Full List of Changes

• Added API endpoints for chapters.
• Added audit log to the settings area. (#2173, #1167)
• Added the ability to insert an attachment link directly into the current editor window. (#1460)
• Added session-based code-block editor auto-save to prevent potential loss of content. (#1398)
• Added warning wording around role system permissions to indicate what permissions could allow privilege escalation. (#2105)
• Added the ability to log login failures to a file. Thanks to @benrubson. (#1881, #728)
• Updated Simplified Chinese translations. Thanks to @Honvid. (#2157)
• Updated WYSIWYG editor css to put editor in it's own layer to improve degraded dark mode performance. (#2154)
• Updated Czech translations. Thanks to @jakubboucek. (#2238)
• Updated permission system so that the permission map table does not contain ID's since database limits could be met in scenarios where permissions were automatically refreshed on a frequent basis. (#2091)
• Updated to role table in the database to remove a redundant name field which fixes issue where changing a role name would not change the name used to match with LDAP groups. (#2032)
• Updated URL slug generation to achieve a much cleaner result when non-ascii characters are used. Thanks to @drzippie. (#2165, #2026, #1765)
• Updated error reporting so that not-found errors are not written to the log, causing logs to fill much quicker than expected. (#2110)
• Updated dark mode styles to remove filters applied to images so that they display as expected. (#2045)
• Removed Vue.js from project & started standardisation of custom basic component system. (#2202)
• Replaced dev usage of node-sass with dart-sass.
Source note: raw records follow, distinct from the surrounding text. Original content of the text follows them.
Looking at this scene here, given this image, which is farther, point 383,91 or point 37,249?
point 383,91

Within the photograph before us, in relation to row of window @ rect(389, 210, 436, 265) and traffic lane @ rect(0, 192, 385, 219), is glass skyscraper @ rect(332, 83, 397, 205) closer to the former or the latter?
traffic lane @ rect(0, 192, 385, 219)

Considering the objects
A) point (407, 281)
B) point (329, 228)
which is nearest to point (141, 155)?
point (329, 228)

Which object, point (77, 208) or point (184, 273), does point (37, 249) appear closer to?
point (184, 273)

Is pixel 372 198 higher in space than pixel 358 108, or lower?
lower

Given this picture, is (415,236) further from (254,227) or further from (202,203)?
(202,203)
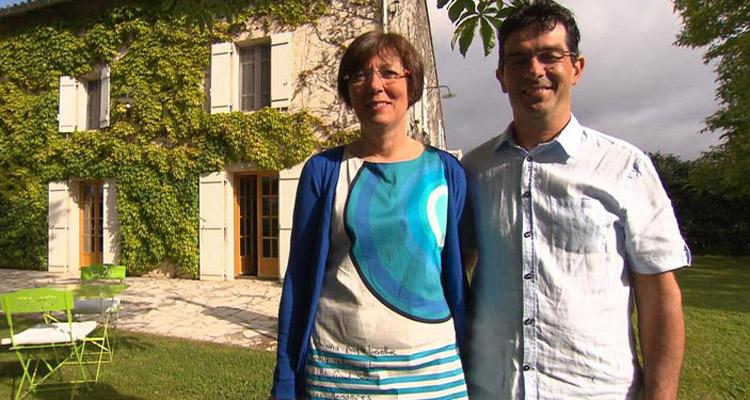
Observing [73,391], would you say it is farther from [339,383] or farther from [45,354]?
[339,383]

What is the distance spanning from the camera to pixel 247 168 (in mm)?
8359

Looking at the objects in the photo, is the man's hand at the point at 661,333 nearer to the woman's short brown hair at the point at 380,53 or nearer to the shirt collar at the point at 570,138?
the shirt collar at the point at 570,138

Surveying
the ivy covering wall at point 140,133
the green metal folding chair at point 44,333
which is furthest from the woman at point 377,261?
the ivy covering wall at point 140,133

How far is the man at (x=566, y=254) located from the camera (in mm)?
1077

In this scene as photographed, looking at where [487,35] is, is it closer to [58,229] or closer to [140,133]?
[140,133]

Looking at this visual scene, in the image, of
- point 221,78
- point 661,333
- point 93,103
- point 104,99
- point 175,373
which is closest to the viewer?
point 661,333

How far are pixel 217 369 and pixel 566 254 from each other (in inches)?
135

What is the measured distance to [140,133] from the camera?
353 inches

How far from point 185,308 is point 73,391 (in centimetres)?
301

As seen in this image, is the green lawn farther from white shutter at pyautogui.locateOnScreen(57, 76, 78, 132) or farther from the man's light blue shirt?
white shutter at pyautogui.locateOnScreen(57, 76, 78, 132)

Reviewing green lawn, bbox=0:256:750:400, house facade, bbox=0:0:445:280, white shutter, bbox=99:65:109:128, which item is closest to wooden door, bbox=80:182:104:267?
house facade, bbox=0:0:445:280

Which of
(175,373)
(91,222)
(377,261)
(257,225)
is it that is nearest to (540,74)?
(377,261)

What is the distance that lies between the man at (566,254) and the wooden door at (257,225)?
7715 mm

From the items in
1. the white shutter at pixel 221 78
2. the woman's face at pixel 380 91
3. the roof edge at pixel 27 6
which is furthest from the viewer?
the roof edge at pixel 27 6
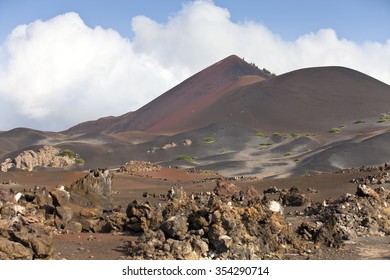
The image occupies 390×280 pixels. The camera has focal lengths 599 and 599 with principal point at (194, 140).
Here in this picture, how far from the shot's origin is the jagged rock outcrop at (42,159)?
45469 mm

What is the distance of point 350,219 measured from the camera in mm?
12789

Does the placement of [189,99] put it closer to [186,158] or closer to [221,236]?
[186,158]

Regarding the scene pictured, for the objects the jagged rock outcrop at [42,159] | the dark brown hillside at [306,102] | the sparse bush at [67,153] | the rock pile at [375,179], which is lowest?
the rock pile at [375,179]

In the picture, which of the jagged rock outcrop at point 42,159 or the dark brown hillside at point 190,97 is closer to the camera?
the jagged rock outcrop at point 42,159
Thanks to @timoschwarzer. (#2166)
• Fixed issue where, upon role delete, users would not be migrated when specified to during role delete flow. (#2211)
• Fixed issue where the system would error on upload of images that contain a hash in the name. (#2161)
• Fixed scenario where page drafts would show as saved where request would actually fail, leading to loss of data. Added a browser-side storage mechanism for emergency use. (#2150)
• Fixed issue where LDAP groups would not sync on initial login due to the email confirmation system taking over before the group sync would run. (#2082)
• Fixed issue where the redirect upon login could lead to an external site. (#2073)
• Fixed low visibility of horizontal lines when dark mode is in use. (#2209)
• Fixed issue where HTML entities would be seen in page preview content. Thanks to @mr-vinn. (#2257, #2114)
• Fixed issue where previous page content would be indexed upon save instead of the fresh content. (#2042)
• Fixed issue where an error would be thrown on SAML logout request from the IdP. (#2002)
• Fixed bad pagination styling which would result in invisible numbering. (#1839)
• Fixed incorrect and misleading behaviour when saving a comment with no content. (#1836)

v0.29.3-ls104

LinuxServer Changes:

Rebase to alpine 3.12. Fix APP_URL setting. Bump php post max and upload max filesizes to 100MB by default.
bookstack Changes:

Security Release

• Update Instructions
• Vulnerability Report

This release addresses issue #2111 where the name of a restricted book could be viewed by non-authorised users when the book was on a shelf, and the shelves were viewed in "List View". This could expose book names to those that did not have permission to see them, when part of a shelf.